Indeed, Flowers actually offers an anti-theological mode for his followers to inhabit. This probably helps to explain why he has so much popularity with the populace he has among his low churched evangelical audience. He claims to only be giving people the pure unadulterated biblical truth. He downgrades the significance of systematic theology, and the Christian Dogmatic tradition, while out of the other side of his mouth giving people his personal systematic and dogmatic reflection (interpretation) on the Bible. He engages in the sort of solo scripturaism that other folks he is critical of do: i.e. folks like John MacArthur (and his Macites), James White et al. All of these folks share this sort of antagonism toward the idea that interpretive tradition ought to be taken seriously; because we all have it! But Flowers’ followers are not being educated on this sort of critical reality, and as such, just like the Macites and Whiteians believe, they are simply engaging with what Holy Scripture says; not some man’s “systematic.” Oh no, Flowers, MacArthur, White and others in this genre don’t have a “systematic” (this is another quirkism that Flowers uses often, i.e. the language of “systematic”), they just give you the biblical truth (in the purest way possible). Which is why the whole “debate” between these folks is an utter act of futility. They are doomed to simply trading proof-texts, and proof-exegesis, back and forth between each other; and that’s exactly what happens, particularly between Flowers and White.

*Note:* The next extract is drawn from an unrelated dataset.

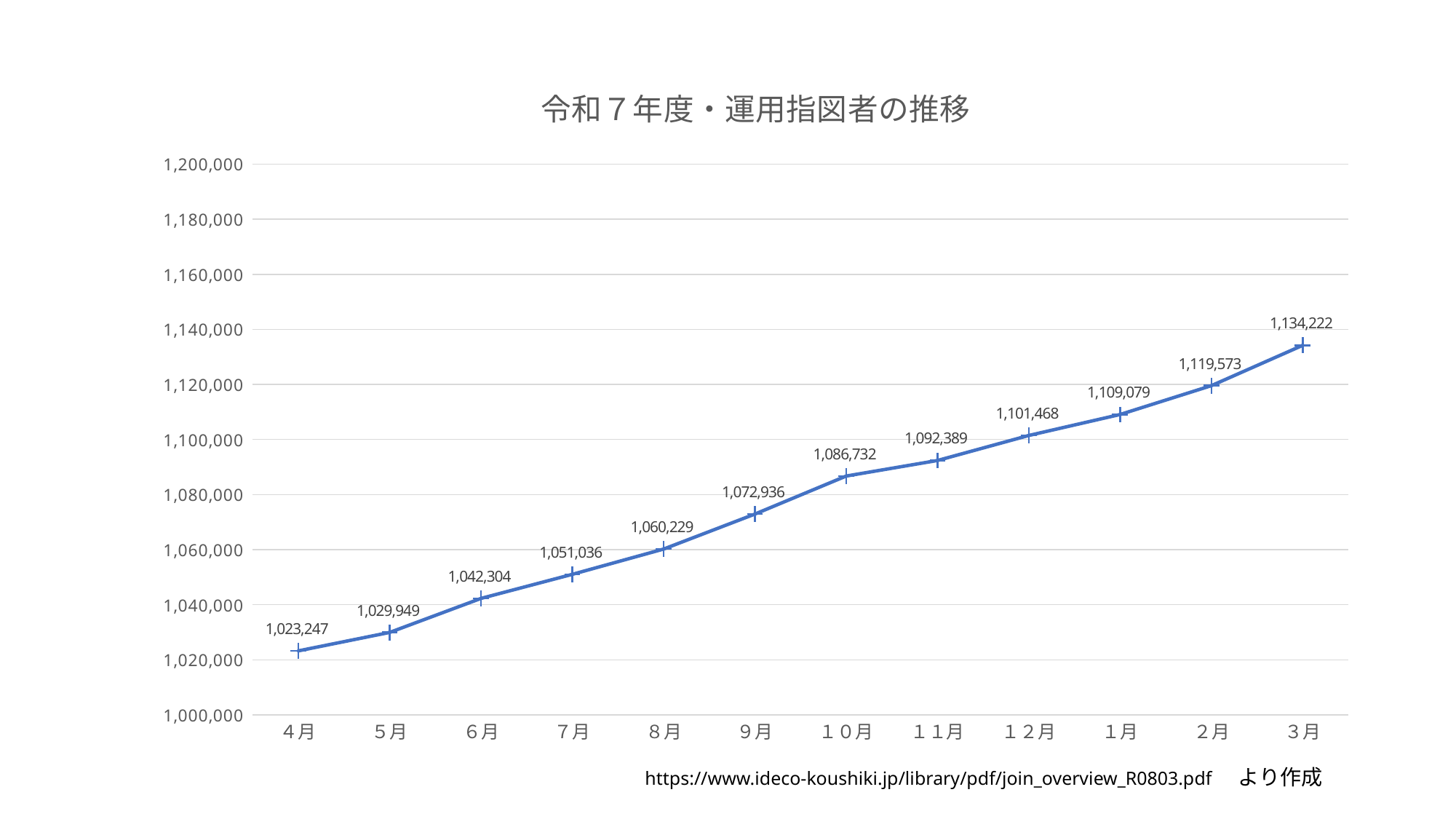
Which is larger, the value for 7月 or the value for 11月? 11月 What is the value for 4月? 1,023,247 What is the value for 10月? 1,086,732 What kind of chart is shown on the slide? Line chart Do the values rise or fall from 4月 to 3月? Rise How many months are plotted on the chart? 12 What is the difference between the values for 3月 and 4月? 110,975 Which month has the highest value? 3月 Which month has the lowest value? 4月 What is the value for 3月? 1,134,222 What is the difference between the values for 10月 and 9月? 13,796 What is the value for 12月? 1,101,468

Anyway, my hope is that many of Flowers’ followers will see through the facile pabulum he is offering them, and move onto to deeper and theological theology reflections that have been grounded in genuine catholic reflection. I’m not hopeful though. Flowers offers a pseudo-sort of theological refuge for many of the uninformed, and so I think his tribe, unfortunately, will continue to increase. Kyrie eleison.
Flowers’ theology derived from the Sothern Baptist he calls it “Provisionism” is semi-Pelagian though he refuse to accept it.
I agree, that remains a glaring problem with LF’s approach to things. Too bad he won’t take heed to those attempting to correct him on this. Ultimately, his approach isn’t really open for meaningful theological critique. He has closed the door on that by his commitment to individualism and rationalism. He doesn’t understand how theological ontology, one way or the other, implicates the biblical interpretive process; not to mention the interpretive process of all reality as that is circumscribed by Jesus Christ.